[EXCERPTED TEXT]:
_ _ _ _ _ _ _
Marianne Schuppe (born 12 July 1959) is a vocalist, author, and composer of vocal music.

Biography 
Originally from Germany, Schuppe moved to Switzerland later in life. Schuppe has developed a unique "voice-body-technique" based on the breathing-work of Erika Kemmann (Institut für Atemlehre Berlin) and Atem-Tonus-Ton developed by Maria Höller. She is currently a guest-lecturer FHNW University of Music in Basel. As President of IGNM Basel she also curates a concert series of contemporary music. As a mentor, she has also participated in the Composers Meet Composers workshops at heim.art with fellow Wandelweiser artists/composers Emmanuelle Waeckerlé, Joachim Eckl, Antoine Beuger, and Jürg Frey.
_ _ _ _ _ _ _
Stored entries:
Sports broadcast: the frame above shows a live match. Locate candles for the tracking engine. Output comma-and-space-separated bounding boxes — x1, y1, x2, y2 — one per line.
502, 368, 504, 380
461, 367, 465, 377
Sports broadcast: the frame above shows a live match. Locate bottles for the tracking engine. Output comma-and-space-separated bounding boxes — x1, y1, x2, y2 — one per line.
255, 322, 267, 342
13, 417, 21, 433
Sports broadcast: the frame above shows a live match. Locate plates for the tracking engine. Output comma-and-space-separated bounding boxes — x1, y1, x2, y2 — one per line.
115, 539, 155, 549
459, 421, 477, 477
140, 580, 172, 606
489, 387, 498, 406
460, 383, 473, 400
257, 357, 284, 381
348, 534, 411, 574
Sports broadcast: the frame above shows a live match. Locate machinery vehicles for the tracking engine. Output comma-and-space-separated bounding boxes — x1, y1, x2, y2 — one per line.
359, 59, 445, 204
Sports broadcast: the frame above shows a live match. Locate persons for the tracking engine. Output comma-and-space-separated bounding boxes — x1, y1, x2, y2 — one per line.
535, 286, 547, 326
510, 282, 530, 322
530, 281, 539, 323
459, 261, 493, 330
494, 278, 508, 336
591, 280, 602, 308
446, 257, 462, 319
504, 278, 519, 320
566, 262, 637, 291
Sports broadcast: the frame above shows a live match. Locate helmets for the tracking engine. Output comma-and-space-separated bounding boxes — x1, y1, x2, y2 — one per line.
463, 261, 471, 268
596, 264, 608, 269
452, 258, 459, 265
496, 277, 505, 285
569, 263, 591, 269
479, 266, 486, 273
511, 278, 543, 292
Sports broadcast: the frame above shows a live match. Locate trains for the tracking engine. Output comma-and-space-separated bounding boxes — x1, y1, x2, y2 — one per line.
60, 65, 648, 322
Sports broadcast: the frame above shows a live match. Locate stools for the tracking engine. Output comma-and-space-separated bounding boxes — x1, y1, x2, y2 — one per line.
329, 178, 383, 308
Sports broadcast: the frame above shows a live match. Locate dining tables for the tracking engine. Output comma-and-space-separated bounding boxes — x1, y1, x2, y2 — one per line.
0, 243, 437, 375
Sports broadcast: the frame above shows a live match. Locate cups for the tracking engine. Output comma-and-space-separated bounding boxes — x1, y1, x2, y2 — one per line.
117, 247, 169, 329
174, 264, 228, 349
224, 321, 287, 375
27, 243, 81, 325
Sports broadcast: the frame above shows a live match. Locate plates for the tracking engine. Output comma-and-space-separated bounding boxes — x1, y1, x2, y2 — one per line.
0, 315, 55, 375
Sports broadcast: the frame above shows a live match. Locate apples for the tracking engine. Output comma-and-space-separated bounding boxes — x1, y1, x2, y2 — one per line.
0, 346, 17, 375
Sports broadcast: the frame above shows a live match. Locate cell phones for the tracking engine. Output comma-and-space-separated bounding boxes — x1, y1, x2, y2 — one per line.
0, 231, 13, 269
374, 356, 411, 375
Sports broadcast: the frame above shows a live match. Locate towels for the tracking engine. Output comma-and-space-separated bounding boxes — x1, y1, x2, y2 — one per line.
_ _ _ _ _ _ _
[WHAT TO PRODUCE]: Pick up the piece on Marianne Schuppe after its last sentence and carry it on. These lines are separate from the piece on Marianne Schuppe.

[OUTPUT OF THE EXERCISE]:
In her work as a vocalist, she is best known for her recordings of Morton Feldman's Three Voices (col legno 2007) and the vocal works of Giacinto Scelsi (New Albion 2006). She has also recorded two albums of her own works on Edition Wandelweiser, slowsongs (2015) and nosongs (2018).

In 2008, Schuppe began developing a solo-work for voice and sparse accompaniment by lute and uber-bows. Her “slow songs” (2015) and “nosongs” (2018) have been called “a radical re-weighing of all traditional ingredients of song”. Her voice is described as “highly distinctive...without the stylized character of a classical trained singer”. In her review of "nosongs" for The Wire, Tabitha Piseno stated that Schuppe's “combination of accuracy and elusiveness, intimacy and distance may also bring to mind Samuel Beckett’s most radically reductionist prose works, pure constructions infiltrated by the impure world of given things”.

Schuppe’s works include text scores, poems, essays and ensemble pieces for trained voices as well as non-trained voices.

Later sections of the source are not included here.